== Direction ==
Set out the lines of the material below as a numbered list, starting at the line containing "Among the set" and ending at the final line of the material, both included, with blank lines omitted.

== Supplied material ==
--------

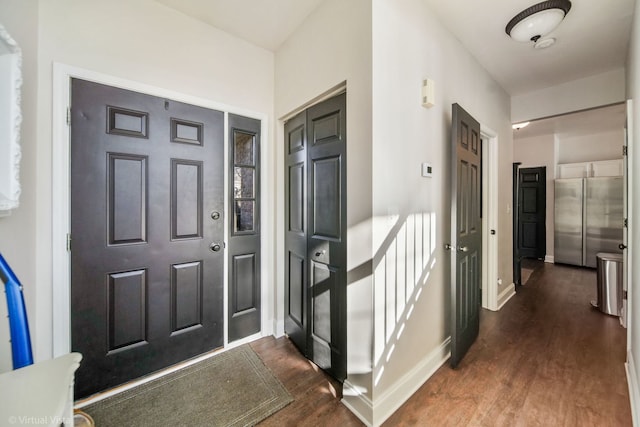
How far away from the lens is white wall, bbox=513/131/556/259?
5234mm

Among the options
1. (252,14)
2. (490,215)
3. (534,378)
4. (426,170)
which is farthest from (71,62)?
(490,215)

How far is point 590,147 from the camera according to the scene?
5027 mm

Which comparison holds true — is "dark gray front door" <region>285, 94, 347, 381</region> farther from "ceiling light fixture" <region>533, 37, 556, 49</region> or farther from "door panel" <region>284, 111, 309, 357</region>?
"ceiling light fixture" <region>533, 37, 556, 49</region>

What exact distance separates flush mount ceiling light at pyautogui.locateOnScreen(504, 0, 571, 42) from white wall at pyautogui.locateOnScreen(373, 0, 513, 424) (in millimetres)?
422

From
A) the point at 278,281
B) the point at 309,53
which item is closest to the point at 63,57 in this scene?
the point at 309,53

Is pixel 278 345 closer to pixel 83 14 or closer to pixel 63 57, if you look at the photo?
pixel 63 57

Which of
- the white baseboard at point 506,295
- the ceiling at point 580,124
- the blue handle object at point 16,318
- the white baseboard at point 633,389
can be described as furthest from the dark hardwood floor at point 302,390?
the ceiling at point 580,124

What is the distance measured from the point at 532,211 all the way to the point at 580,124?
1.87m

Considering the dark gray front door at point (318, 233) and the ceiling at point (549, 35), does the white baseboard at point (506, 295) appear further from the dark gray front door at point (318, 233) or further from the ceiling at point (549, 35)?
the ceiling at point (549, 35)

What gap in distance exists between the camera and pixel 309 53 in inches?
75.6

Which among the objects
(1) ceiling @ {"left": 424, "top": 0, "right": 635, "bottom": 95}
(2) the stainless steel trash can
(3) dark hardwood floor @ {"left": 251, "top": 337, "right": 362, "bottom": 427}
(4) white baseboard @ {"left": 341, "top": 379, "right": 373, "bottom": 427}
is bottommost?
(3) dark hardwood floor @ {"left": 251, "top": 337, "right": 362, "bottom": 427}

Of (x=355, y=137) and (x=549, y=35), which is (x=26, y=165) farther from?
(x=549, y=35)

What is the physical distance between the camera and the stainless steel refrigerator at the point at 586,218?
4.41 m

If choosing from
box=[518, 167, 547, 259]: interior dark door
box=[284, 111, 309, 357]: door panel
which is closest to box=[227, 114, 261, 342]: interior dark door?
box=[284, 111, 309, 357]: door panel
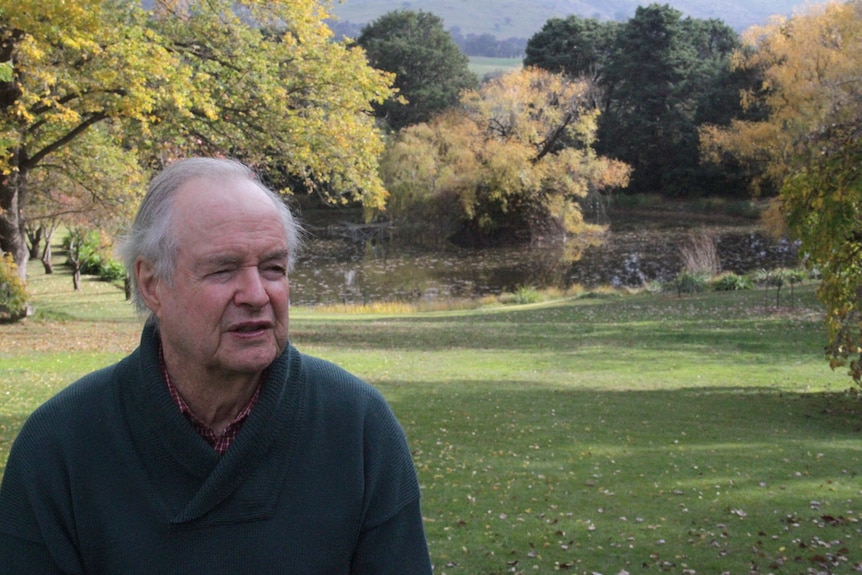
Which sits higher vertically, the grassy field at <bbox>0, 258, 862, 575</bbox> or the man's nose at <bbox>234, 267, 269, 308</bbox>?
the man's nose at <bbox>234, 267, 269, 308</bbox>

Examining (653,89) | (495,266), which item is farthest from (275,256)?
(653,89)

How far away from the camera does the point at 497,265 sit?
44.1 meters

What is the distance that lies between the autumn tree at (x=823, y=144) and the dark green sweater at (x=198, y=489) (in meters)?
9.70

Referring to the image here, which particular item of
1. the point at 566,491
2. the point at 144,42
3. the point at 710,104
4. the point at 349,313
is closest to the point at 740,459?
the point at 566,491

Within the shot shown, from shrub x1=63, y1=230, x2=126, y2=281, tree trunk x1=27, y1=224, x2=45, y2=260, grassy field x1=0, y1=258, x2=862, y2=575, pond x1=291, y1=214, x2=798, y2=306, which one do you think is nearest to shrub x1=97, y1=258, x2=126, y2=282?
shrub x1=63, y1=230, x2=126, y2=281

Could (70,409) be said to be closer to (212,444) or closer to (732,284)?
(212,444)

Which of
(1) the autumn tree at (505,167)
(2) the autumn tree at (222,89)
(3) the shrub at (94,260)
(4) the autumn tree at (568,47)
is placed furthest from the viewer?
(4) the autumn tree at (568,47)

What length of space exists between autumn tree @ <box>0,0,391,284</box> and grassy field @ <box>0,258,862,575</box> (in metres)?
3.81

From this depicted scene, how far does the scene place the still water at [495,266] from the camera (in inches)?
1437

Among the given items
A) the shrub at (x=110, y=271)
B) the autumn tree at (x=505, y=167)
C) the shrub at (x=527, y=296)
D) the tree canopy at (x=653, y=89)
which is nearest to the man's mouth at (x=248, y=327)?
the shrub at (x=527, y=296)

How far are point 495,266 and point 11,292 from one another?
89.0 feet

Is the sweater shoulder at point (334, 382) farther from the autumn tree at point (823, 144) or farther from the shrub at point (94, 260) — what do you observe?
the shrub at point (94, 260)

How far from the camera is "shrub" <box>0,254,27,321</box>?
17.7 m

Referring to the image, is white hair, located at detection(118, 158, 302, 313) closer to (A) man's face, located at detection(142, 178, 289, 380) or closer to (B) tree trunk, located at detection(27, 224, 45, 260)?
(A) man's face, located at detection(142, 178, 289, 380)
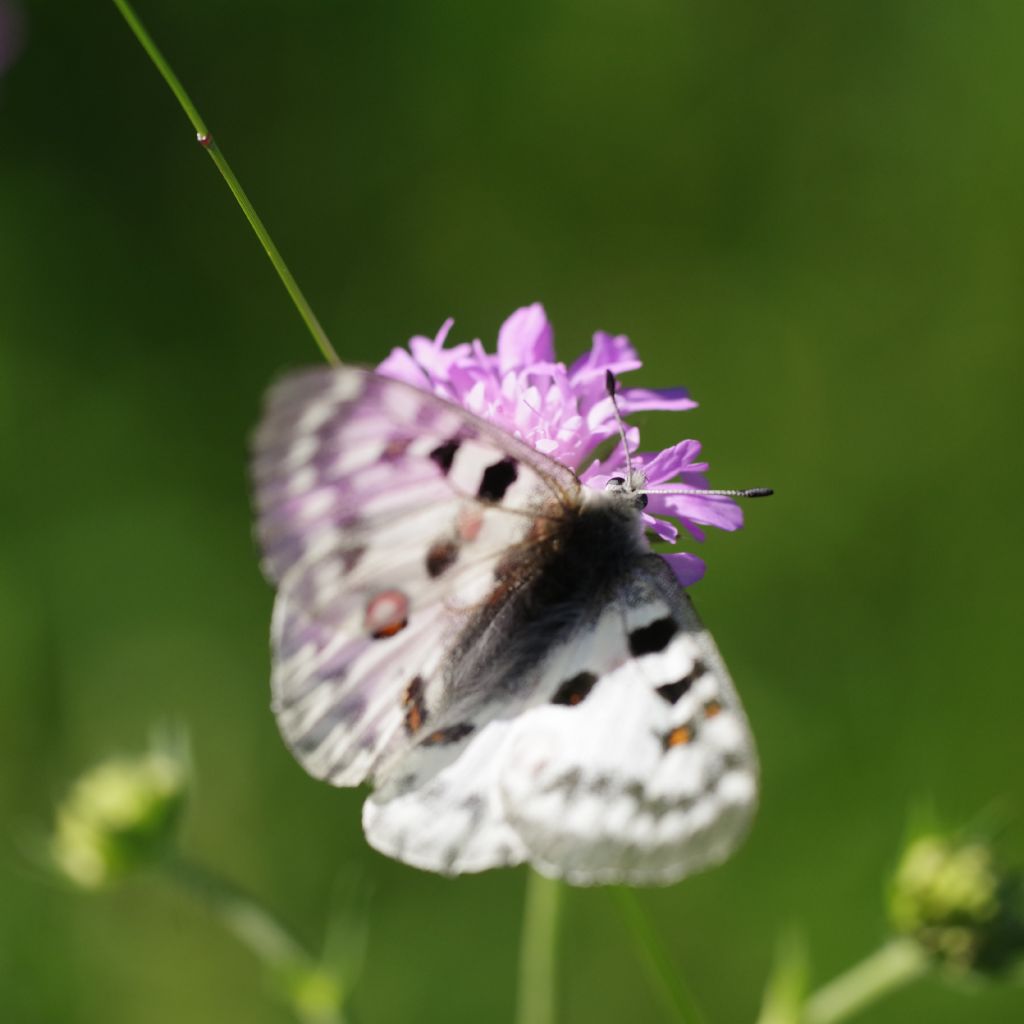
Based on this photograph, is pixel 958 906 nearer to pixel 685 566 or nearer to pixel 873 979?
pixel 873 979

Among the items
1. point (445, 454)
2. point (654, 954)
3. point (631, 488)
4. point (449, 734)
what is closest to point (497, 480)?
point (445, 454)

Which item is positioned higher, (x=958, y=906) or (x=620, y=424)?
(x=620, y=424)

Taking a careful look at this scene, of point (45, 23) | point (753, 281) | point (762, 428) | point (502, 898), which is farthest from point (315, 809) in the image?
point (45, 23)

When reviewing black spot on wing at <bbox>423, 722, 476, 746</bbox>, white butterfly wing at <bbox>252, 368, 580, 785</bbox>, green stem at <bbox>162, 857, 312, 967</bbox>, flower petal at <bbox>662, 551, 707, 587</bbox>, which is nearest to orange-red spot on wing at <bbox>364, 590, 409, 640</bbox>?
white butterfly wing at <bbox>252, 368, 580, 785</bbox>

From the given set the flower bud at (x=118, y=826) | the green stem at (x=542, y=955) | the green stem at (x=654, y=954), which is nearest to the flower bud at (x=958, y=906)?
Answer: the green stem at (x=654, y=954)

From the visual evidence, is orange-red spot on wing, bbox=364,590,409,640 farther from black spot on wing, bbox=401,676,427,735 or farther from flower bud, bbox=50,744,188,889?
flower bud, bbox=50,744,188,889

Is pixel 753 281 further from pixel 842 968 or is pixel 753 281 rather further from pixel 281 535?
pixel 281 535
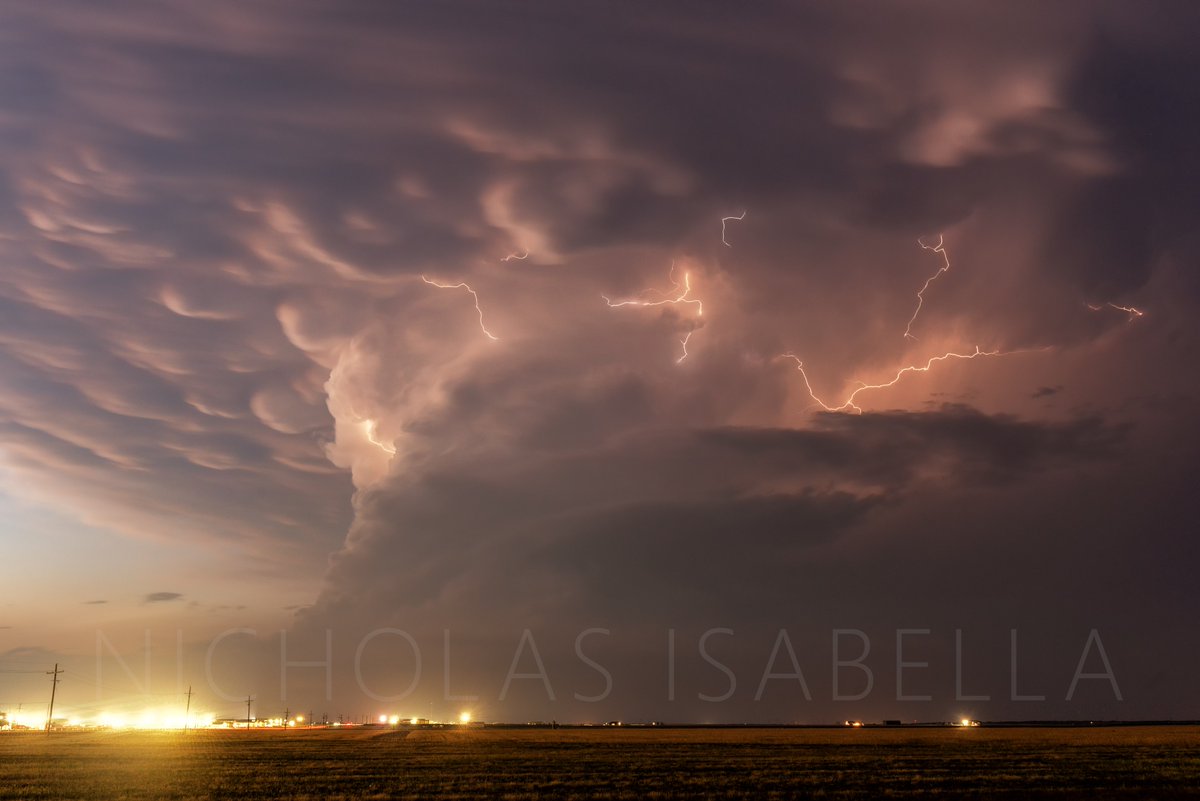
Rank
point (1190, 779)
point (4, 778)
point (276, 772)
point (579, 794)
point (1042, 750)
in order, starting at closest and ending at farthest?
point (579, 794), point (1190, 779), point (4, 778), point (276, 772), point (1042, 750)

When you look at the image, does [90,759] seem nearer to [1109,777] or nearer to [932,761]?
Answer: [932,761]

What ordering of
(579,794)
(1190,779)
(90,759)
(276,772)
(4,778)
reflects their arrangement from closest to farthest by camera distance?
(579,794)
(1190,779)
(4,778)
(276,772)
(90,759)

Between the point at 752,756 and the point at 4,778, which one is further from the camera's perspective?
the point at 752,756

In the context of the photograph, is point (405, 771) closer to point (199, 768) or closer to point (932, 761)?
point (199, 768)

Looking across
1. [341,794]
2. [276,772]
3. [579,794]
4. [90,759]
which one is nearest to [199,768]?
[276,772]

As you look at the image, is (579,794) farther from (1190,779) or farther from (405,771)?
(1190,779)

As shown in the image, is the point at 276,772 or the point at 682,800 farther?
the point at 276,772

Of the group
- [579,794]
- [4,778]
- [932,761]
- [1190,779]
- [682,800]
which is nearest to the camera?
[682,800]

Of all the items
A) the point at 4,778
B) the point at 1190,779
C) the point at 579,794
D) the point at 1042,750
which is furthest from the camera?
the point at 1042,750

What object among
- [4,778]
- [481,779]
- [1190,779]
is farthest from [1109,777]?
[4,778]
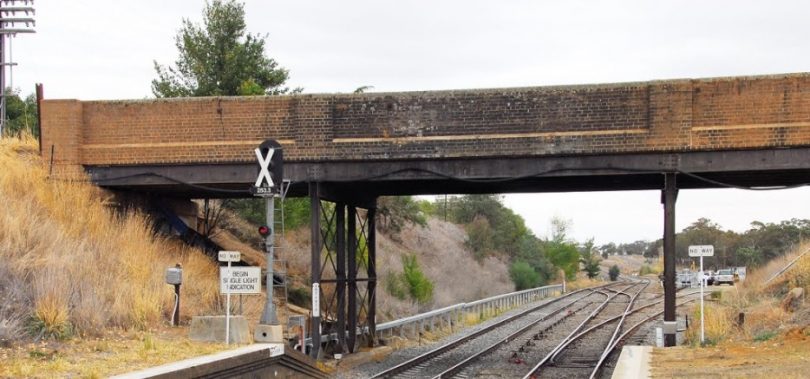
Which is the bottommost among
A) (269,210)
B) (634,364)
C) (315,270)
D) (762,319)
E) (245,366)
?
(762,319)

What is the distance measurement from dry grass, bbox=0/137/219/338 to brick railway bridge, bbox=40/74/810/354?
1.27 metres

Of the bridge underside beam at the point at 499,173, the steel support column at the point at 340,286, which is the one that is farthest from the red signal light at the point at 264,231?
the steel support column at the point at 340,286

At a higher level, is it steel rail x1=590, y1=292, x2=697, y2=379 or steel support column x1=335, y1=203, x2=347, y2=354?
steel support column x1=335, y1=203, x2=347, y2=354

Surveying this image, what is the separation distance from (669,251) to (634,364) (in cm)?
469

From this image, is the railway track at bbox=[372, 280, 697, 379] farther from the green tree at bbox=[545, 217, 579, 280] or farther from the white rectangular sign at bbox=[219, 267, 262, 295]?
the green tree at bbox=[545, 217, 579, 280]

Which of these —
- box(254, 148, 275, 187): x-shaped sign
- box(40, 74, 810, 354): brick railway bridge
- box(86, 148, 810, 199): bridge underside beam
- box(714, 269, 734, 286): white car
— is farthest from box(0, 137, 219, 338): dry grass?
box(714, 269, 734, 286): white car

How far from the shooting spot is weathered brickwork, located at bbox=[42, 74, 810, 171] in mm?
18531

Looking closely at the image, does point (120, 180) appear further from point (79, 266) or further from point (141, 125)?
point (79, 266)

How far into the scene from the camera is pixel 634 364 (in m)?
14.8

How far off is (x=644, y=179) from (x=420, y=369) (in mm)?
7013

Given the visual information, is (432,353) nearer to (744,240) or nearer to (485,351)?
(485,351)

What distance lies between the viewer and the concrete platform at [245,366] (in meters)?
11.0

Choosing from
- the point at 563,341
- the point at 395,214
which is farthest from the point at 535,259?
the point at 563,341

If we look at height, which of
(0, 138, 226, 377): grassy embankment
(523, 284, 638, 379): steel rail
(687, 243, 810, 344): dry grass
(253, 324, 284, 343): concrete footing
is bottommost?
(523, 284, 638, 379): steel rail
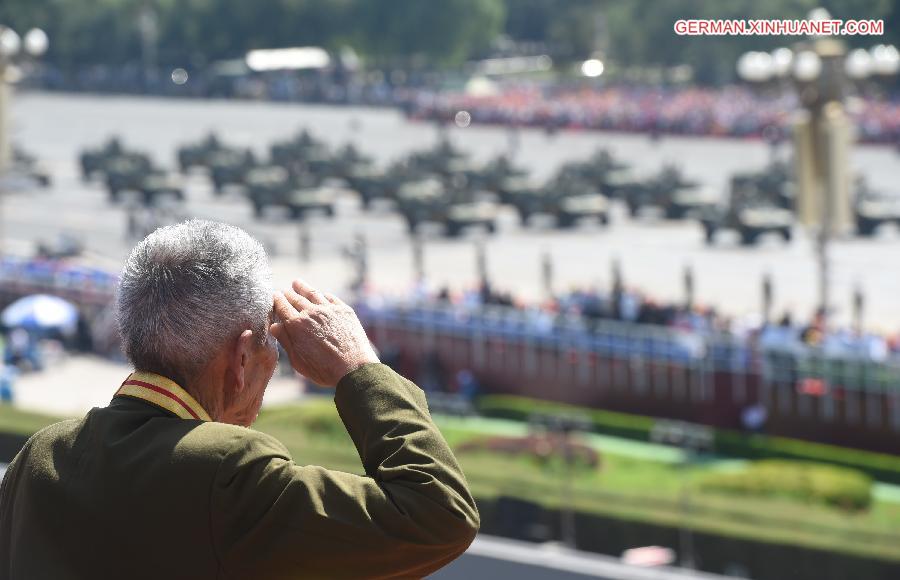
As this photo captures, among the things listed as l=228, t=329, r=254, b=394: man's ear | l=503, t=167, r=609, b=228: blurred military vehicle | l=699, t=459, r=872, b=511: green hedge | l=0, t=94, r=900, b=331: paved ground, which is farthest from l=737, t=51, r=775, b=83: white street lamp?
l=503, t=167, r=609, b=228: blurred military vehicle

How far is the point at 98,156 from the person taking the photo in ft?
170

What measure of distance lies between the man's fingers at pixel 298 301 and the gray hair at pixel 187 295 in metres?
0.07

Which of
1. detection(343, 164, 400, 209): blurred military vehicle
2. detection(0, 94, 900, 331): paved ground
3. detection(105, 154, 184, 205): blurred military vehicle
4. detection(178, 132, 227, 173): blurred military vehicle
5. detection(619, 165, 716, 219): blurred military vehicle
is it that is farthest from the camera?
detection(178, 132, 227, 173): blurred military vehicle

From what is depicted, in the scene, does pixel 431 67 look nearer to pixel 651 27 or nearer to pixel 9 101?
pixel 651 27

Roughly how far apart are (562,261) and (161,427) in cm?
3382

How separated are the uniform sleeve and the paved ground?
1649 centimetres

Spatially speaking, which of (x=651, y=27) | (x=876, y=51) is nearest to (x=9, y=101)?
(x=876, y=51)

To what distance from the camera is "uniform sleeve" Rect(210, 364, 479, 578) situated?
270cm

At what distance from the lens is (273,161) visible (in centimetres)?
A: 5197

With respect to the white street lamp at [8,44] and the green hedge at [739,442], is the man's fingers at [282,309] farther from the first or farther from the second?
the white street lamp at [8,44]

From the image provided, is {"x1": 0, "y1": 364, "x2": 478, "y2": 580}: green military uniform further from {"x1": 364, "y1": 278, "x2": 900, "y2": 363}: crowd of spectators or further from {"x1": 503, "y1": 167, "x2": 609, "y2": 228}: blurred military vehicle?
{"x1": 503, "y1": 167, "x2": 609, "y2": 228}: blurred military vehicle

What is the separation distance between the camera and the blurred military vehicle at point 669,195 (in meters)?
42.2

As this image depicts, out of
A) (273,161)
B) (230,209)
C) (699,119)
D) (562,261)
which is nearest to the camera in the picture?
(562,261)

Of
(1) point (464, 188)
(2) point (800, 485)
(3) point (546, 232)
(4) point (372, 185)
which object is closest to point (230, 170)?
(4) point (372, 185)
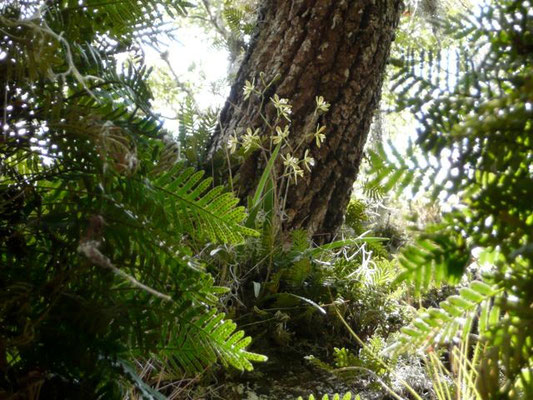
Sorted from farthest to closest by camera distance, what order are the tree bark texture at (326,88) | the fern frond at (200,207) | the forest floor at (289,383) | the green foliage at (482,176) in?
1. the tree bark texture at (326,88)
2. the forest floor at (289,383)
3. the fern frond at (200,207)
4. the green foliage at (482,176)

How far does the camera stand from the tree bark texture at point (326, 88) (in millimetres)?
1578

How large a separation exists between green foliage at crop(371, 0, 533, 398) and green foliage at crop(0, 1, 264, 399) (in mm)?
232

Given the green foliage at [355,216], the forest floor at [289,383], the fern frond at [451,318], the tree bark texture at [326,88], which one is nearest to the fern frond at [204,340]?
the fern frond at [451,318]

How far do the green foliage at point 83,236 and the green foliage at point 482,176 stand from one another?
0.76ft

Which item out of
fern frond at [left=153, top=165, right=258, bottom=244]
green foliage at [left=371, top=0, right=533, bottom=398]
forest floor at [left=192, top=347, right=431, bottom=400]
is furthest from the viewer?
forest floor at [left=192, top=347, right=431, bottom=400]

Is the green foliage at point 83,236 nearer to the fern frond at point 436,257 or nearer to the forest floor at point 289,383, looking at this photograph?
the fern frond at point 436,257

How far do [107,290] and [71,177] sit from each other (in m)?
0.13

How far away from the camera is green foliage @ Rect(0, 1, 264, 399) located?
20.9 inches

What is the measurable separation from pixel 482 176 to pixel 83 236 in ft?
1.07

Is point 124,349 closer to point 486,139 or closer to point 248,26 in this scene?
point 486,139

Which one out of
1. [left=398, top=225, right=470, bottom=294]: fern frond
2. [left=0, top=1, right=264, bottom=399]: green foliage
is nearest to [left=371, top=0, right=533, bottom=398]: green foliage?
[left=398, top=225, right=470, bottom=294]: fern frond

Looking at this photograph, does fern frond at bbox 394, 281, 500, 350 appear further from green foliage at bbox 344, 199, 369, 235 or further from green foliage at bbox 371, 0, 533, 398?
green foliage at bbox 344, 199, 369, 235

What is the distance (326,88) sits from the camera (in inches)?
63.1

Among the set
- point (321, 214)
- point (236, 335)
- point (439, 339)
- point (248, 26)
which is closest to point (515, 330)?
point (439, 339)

--------

== Written reply ==
1. Among the set
2. - point (321, 214)
3. - point (236, 335)
4. - point (439, 339)
5. - point (248, 26)
6. which is closest to point (515, 330)?
7. point (439, 339)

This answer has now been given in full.